Thousands Targeted Through Fake Google Updates That Hackers Pushed Via Compromised WordPress Sites

  • Designed to imitate a legitimate Google Chrome update page, attackers instruct potential victims on the page to download an update for the browser.
  • Researchers suspect the same group was also behind using a fake NordVPN website to infect targets with the Bolik banking Trojan.

What happened?
Being one of the most popular website builders, WordPress-based sites are of much interest to the hacker groups. Recently, a notorious group was spotted exploiting WordPress-based corporate sites and news blogs to deliver backdoor malware disguised as Google Chrome updates.

  • The fake Chrome updates come in the form of two malicious installers named Critical_Update.exe and Update.exe.
  • The former was downloaded over 2290 times since being added to the host bitbucket repository.
  • The latter was downloaded over 300 times within just a few hours of being reported.

How does it work?
As per researchers, hackers use the backdoor malware to drop several second-stage payloads such as keyloggers, info stealers, and trojans.

  • Hackers first attempt to gain admin access to compromised websites.
  • Then they inject malicious JS code that automatically redirects visitors to phishing sites controlled by them.
  • Designed to imitate a legitimate Google Chrome update page, attackers instruct potential victims on the page to download an update for the browser.
  • The targets instead download malware payloads which further allow the operators to take control of computer systems remotely.
  • The malware script lets attackers bypass the Windows built-in antivirus.

Background on the group
The group has previously spread a fake installer of the popular VSDC video editor via the CNET software platform and its official website.
Researchers suspect the same group was also behind using a fake NordVPN website to infect targets with the Bolik banking Trojan.
Even before that, the hackers were delivering the final payloads (a banking trojan and the KPOT info stealer) using compromised systems.

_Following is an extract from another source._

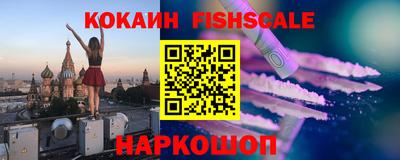 мяу мяу мука Новокубанск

Later, the group turned to a more complex infection involving a backdoor.

The researchers said, "Target selection is based on geolocation and browser detection. The target audience is users from the USA, Canada, Australia, Great Britain, Israel, and Turkey, using the Google Chrome browser.”

Why more safety is needed?
Looking at the number of attempts being made, attacks aiming to take control of WordPress websites are becoming a norm. 

  • Hackers mostly exploit recently patched or zero-day vulnerabilities in website plugins. It gives them the key to siege hundreds of thousands of sites.
  • An incident was reported in January this year wherein hackers compromised over 2,000 websites. 
  • Attackers have even tried to fully compromise or wipe WordPress sites by exploiting unpatched versions of plugins.